● Problem requirements: When you transcribe the entries below, keep the wording exact and omit the pictures.

● Dataset excerpts:

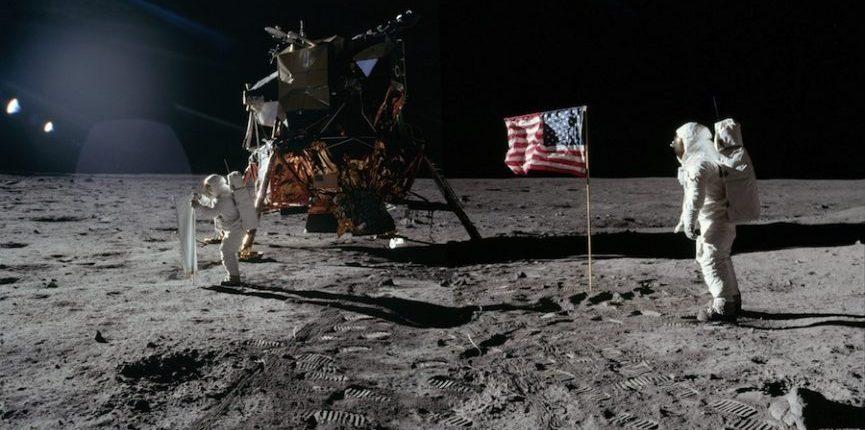 Высадка людей на Луну требует дополнительные миллиарды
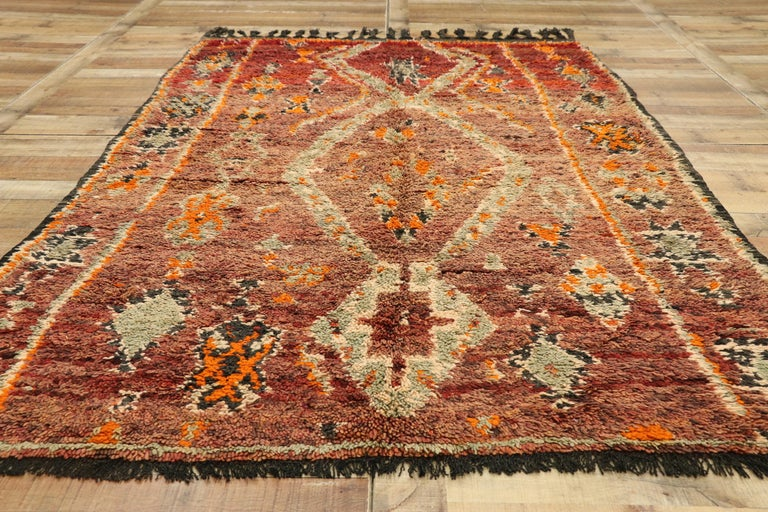 Wool Vintage Berber Moroccan Zayane Rug with Mid-Century Modern Style For Sale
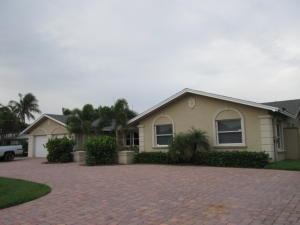 1710 Rio Vista Dr, Fort Pierce, FL 34949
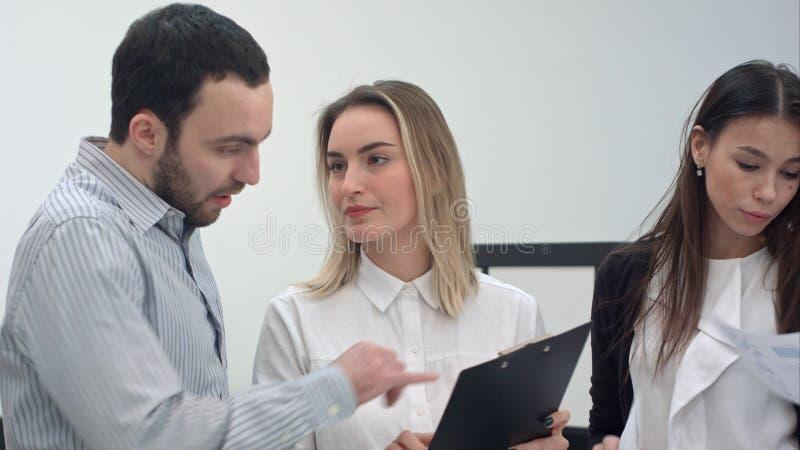 Jonge bedrijfsmensen die marktonderzoek bespreken met collega's stock afbeeldingen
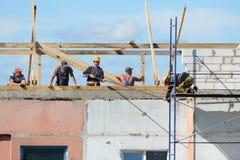 Het team van bouwers assembleert steiger voor bouwwerkzaamheid Stock Afbeeldingen
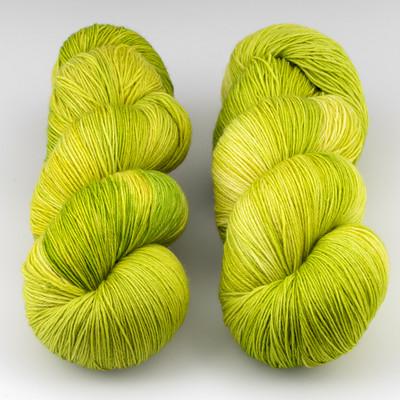 JulieSpins, Euro Fingering 820 // Packham Pear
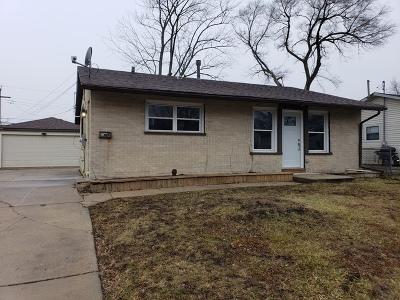 Streamwood Single Family Home For Sale: 114 East Streamwood Boulevard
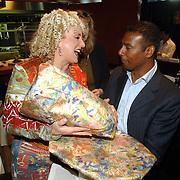 """NLD/Amsterdam/20060427 - Boekpresentatie Karin Bloemen """"Nooit meer buitenspel"""", Aaron Winter krigt kado van Karin"""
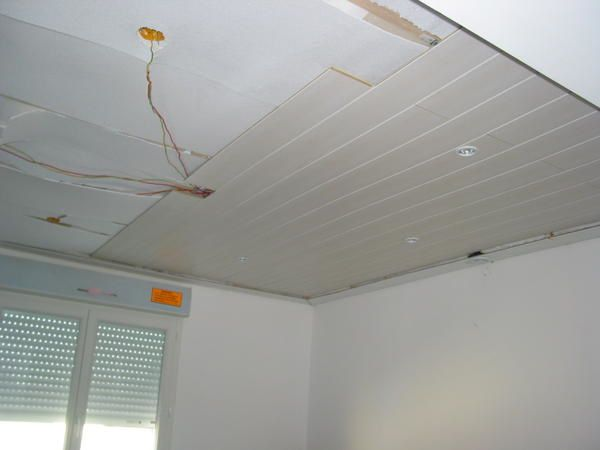Les travaux construction d 39 une maison individuelle for Pose d un plafond en lambris pvc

● Exercise response:
 Высадка людей на Луну требует дополнительные миллиарды
 Wool Vintage Berber Moroccan Zayane Rug with Mid-Century Modern Style For Sale
 1710 Rio Vista Dr, Fort Pierce, FL 34949
 Jonge bedrijfsmensen die marktonderzoek bespreken met collega's stock afbeeldingen
 Het team van bouwers assembleert steiger voor bouwwerkzaamheid Stock Afbeeldingen
 JulieSpins, Euro Fingering 820 // Packham Pear
 Streamwood Single Family Home For Sale: 114 East Streamwood Boulevard
 """NLD/Amsterdam/20060427 - Boekpresentatie Karin Bloemen """"Nooit meer buitenspel"""", Aaron Winter krigt kado van Karin"""
Les travaux construction d 39 une maison individuelle for Pose d un plafond en lambris pvc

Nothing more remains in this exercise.